**WORK INSTRUCTION A:** In the interview passage, what does the speaker's wife always say Jeju will be like?
**WORK INSTRUCTION B:** Write out, word for word, the portion of the interview passage starting with "My wife always" and going on through "regular writing routine?".

**DOCUMENT PASSAGE:**
——

My wife always says Jeju will be like Elysium, not the Greek sort, the Matt Damon sort. We may think Elysium is a natural progress of society, but it doesn’t have to be, a constant agitation to get more comfort is just daft. Experiencing a little discomfort, even hardship & spending the emotional expense it takes to overcome teaches you a lot about yourself you never knew; you may have to experience anger, depression, sadness, loneliness, but you’ll have these emotions with equal amounts of ecstasy, bliss, & joy- how boring would life be if you were just happy all the time? Think of all the great works of poetry & how much variety of emotion is there.

duo

RO: And your creative process? Could you offer us a glimpse into how your poems develop from first glimmer to fully realized piece? Do you follow a regular writing routine?

——

[Recorded data]
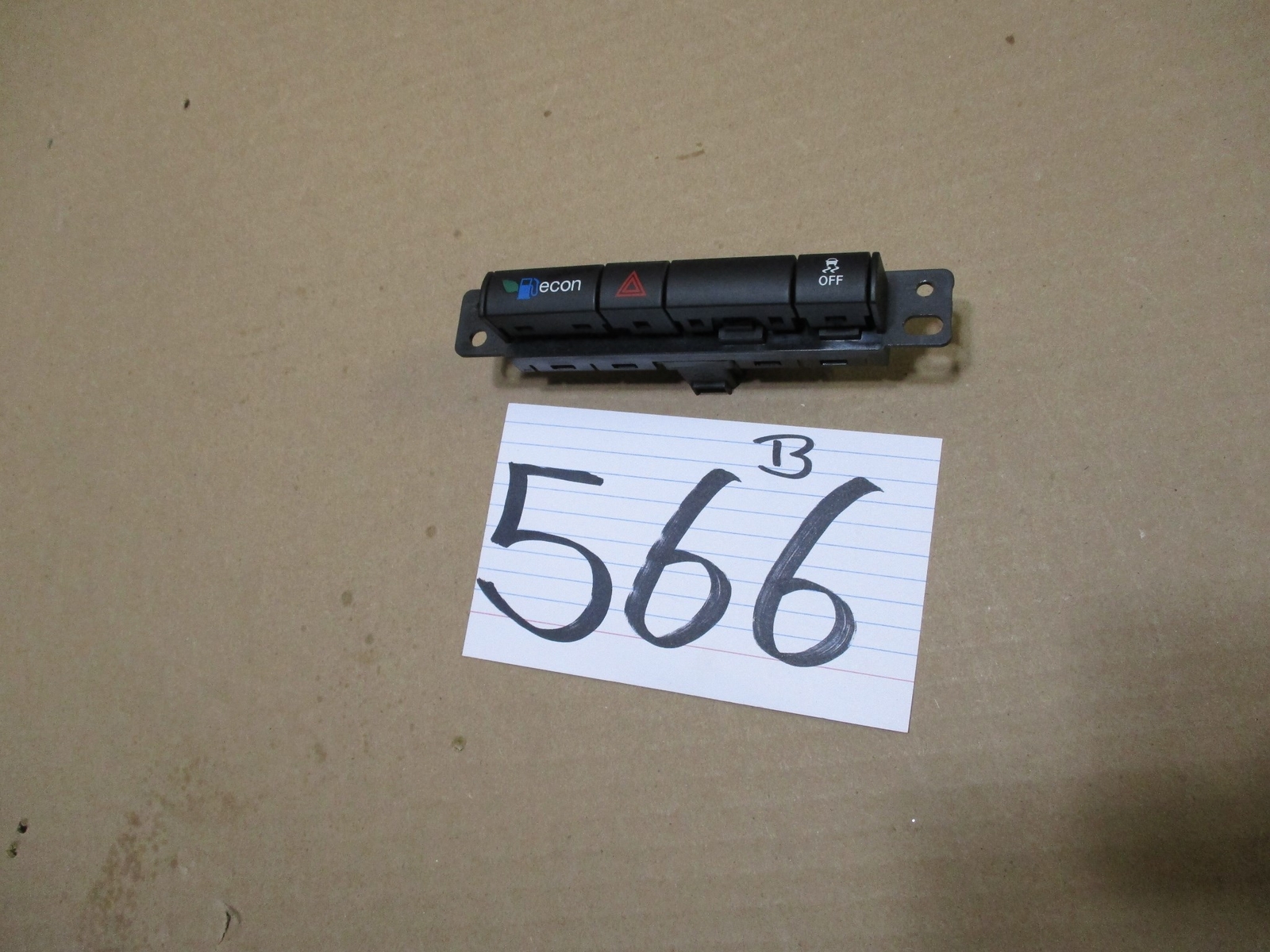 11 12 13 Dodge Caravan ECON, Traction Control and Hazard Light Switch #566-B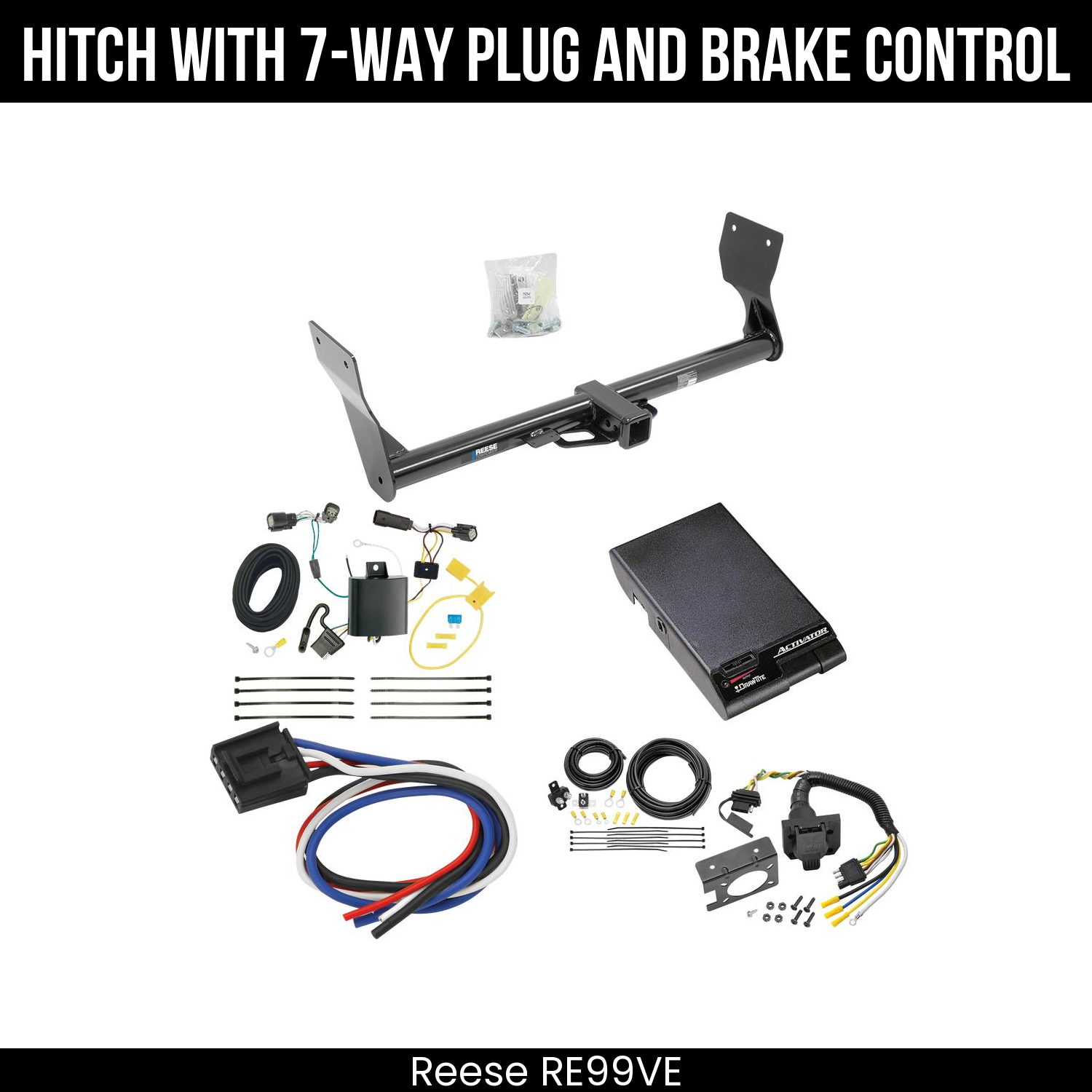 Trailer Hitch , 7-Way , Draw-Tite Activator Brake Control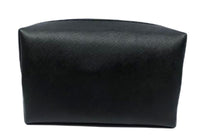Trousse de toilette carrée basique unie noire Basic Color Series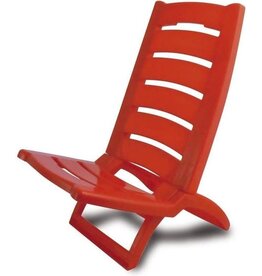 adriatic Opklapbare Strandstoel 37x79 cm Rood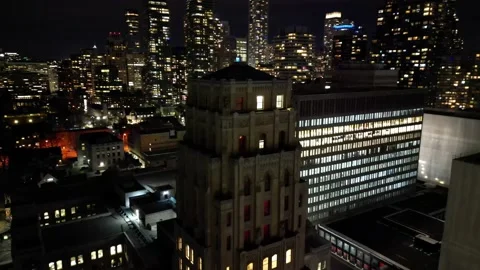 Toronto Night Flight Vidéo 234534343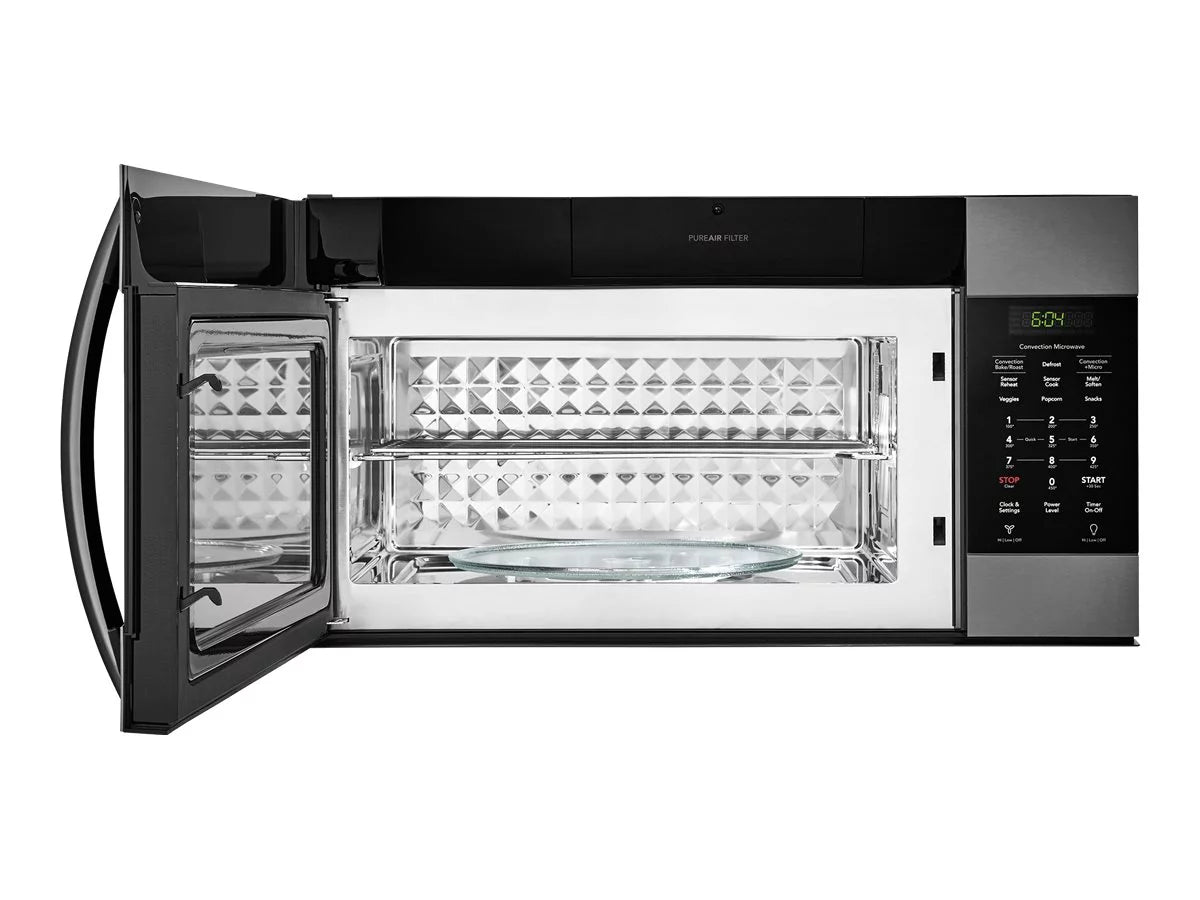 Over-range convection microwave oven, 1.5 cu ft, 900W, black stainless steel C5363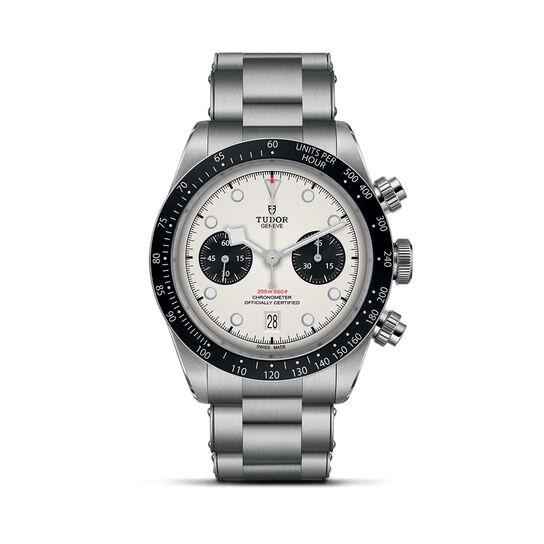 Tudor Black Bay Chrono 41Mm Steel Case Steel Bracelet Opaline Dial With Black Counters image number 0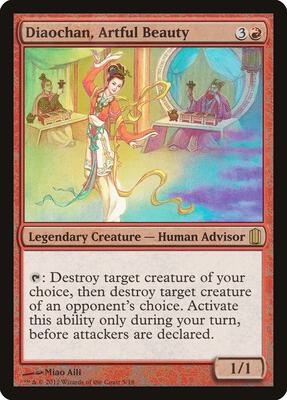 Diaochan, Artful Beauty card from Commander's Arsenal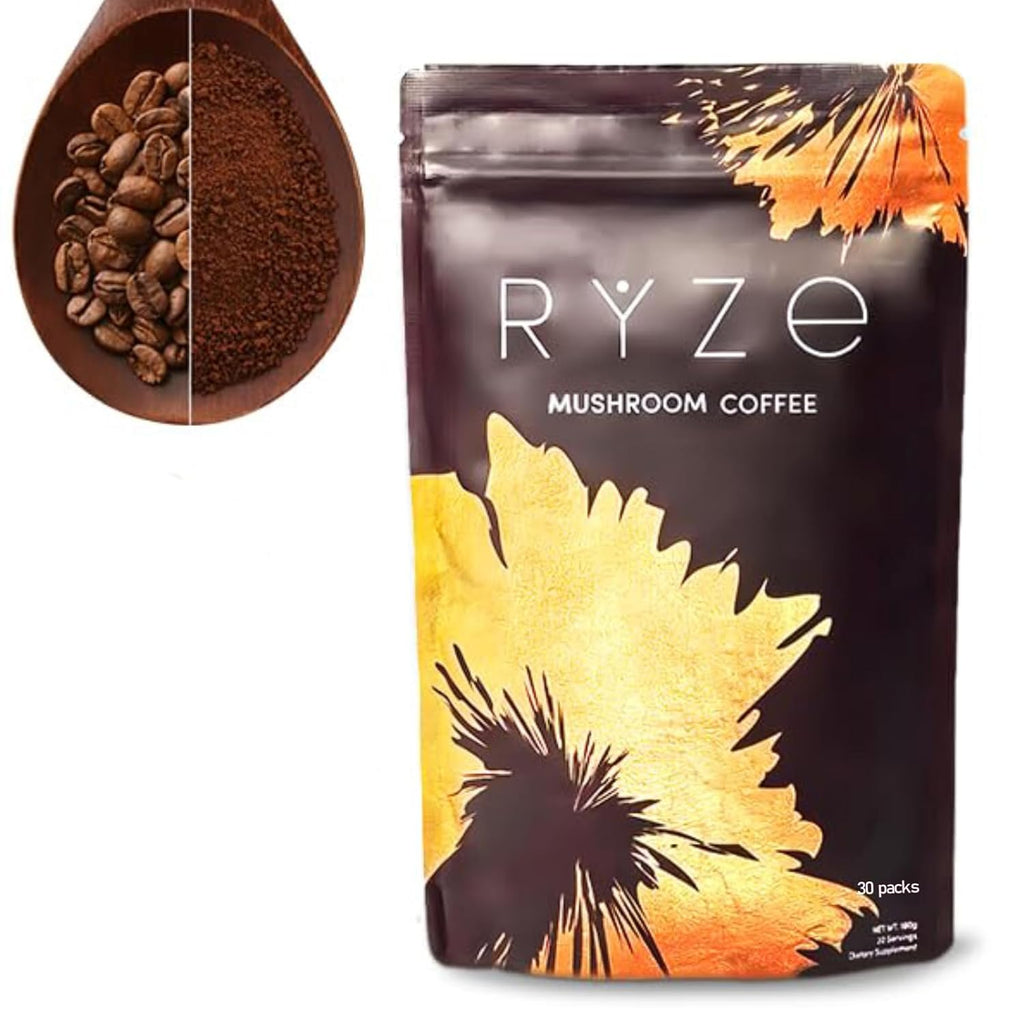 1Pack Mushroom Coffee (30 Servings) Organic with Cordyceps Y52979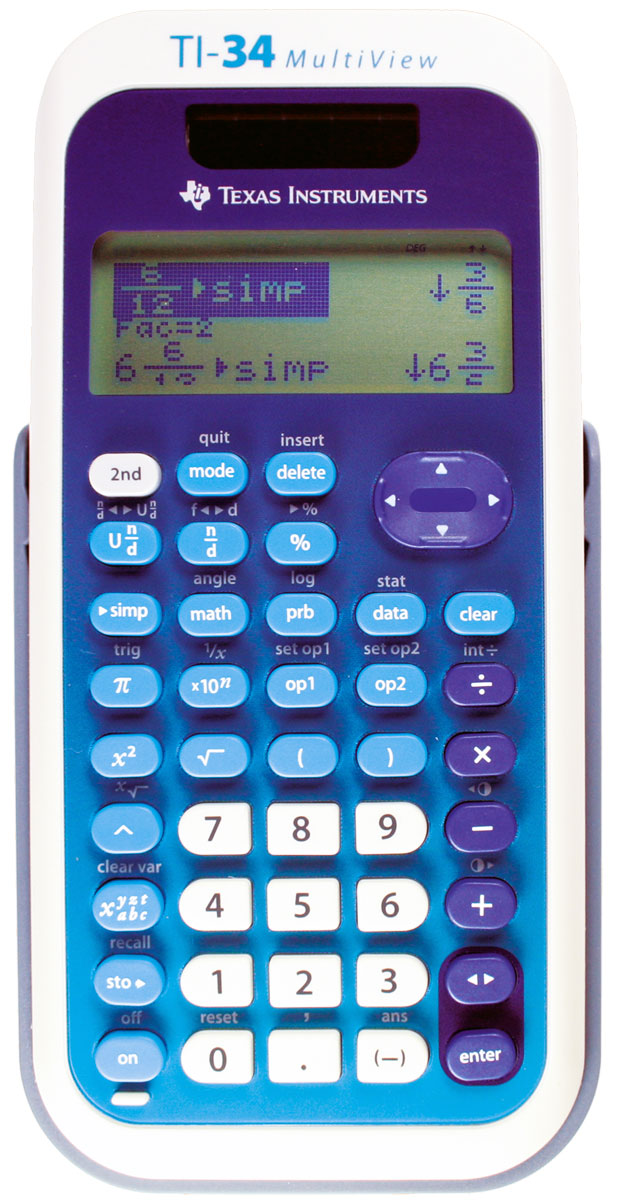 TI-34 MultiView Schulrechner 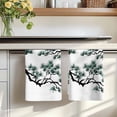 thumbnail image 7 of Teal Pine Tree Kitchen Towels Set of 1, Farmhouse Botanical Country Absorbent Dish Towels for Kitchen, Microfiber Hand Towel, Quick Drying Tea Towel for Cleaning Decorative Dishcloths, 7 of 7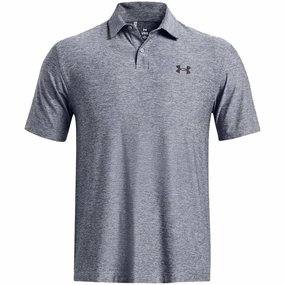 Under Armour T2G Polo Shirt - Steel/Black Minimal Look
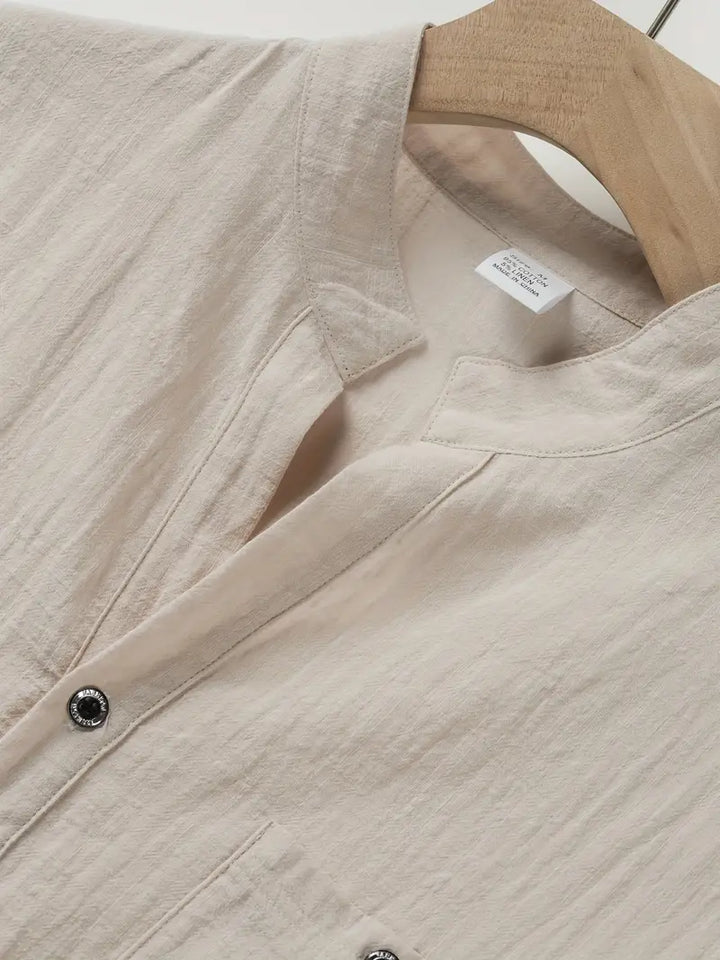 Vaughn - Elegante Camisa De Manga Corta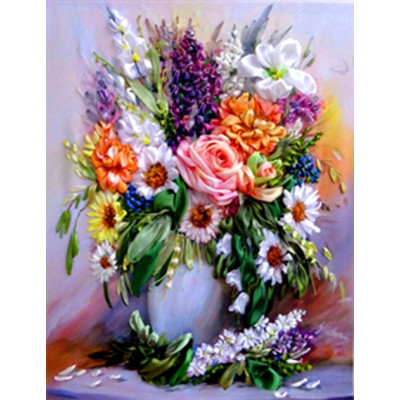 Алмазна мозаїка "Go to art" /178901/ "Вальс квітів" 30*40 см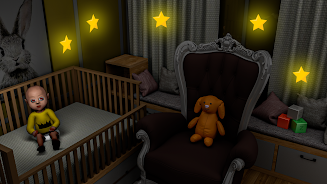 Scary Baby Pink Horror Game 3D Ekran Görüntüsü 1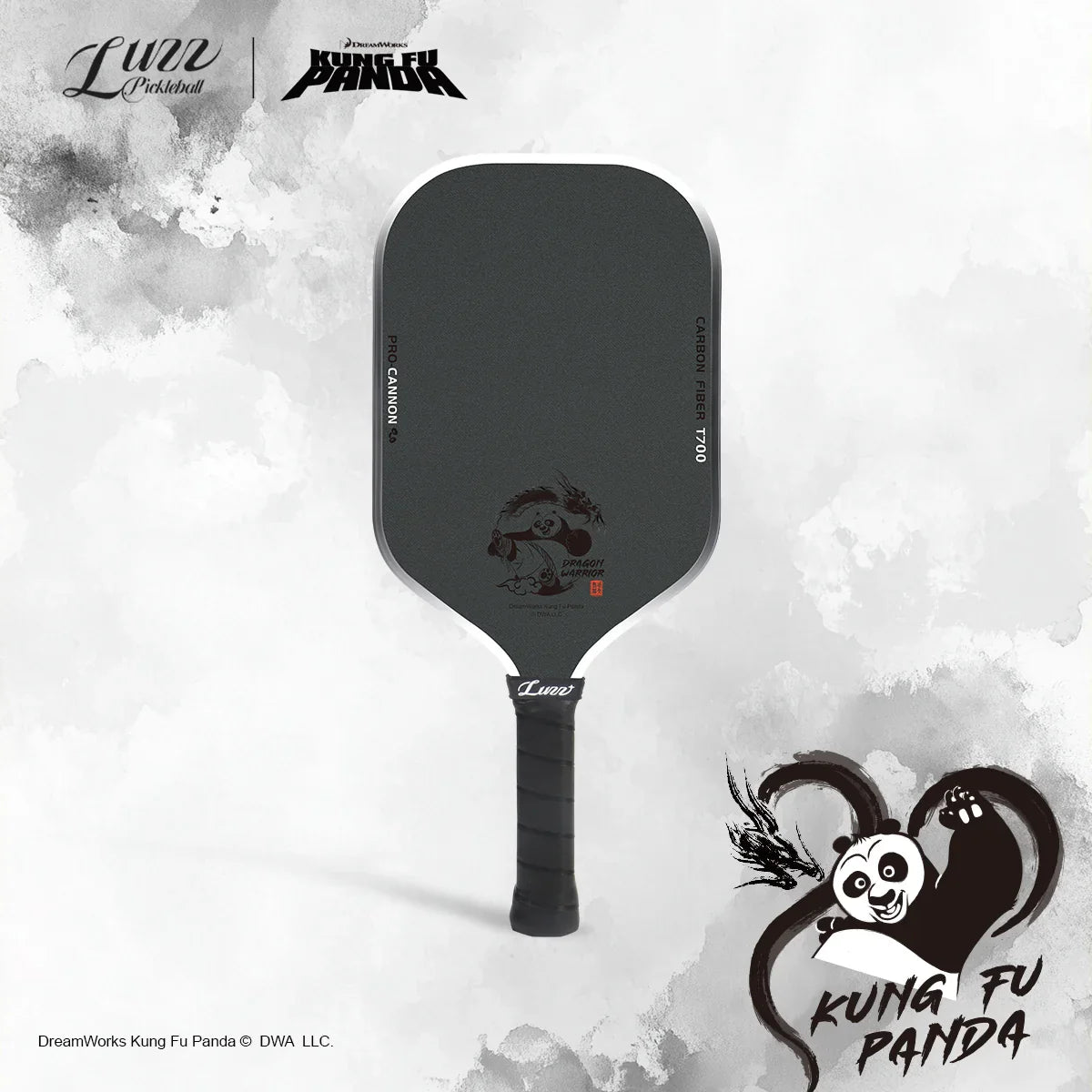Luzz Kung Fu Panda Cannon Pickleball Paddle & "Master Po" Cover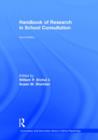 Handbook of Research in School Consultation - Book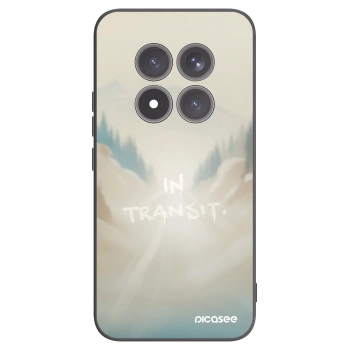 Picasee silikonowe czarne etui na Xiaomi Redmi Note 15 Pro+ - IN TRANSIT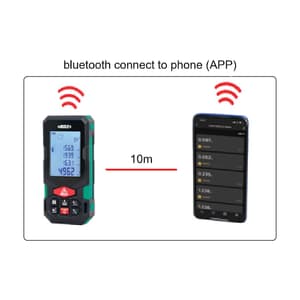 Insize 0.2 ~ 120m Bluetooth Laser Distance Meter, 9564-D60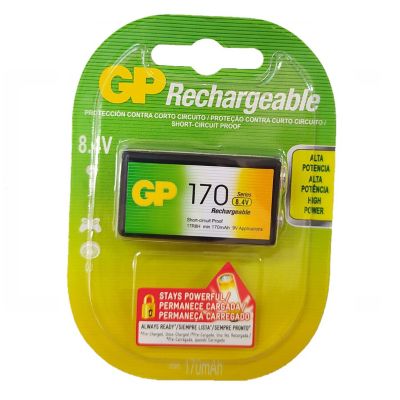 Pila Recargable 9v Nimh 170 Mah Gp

——

**OUTPUT A:** Elysium, not the Greek sort but the Matt Damon sort.

**OUTPUT B:**
My wife always says Jeju will be like Elysium, not the Greek sort, the Matt Damon sort. We may think Elysium is a natural progress of society, but it doesn’t have to be, a constant agitation to get more comfort is just daft. Experiencing a little discomfort, even hardship & spending the emotional expense it takes to overcome teaches you a lot about yourself you never knew; you may have to experience anger, depression, sadness, loneliness, but you’ll have these emotions with equal amounts of ecstasy, bliss, & joy- how boring would life be if you were just happy all the time? Think of all the great works of poetry & how much variety of emotion is there.

duo

RO: And your creative process? Could you offer us a glimpse into how your poems develop from first glimmer to fully realized piece? Do you follow a regular writing routine?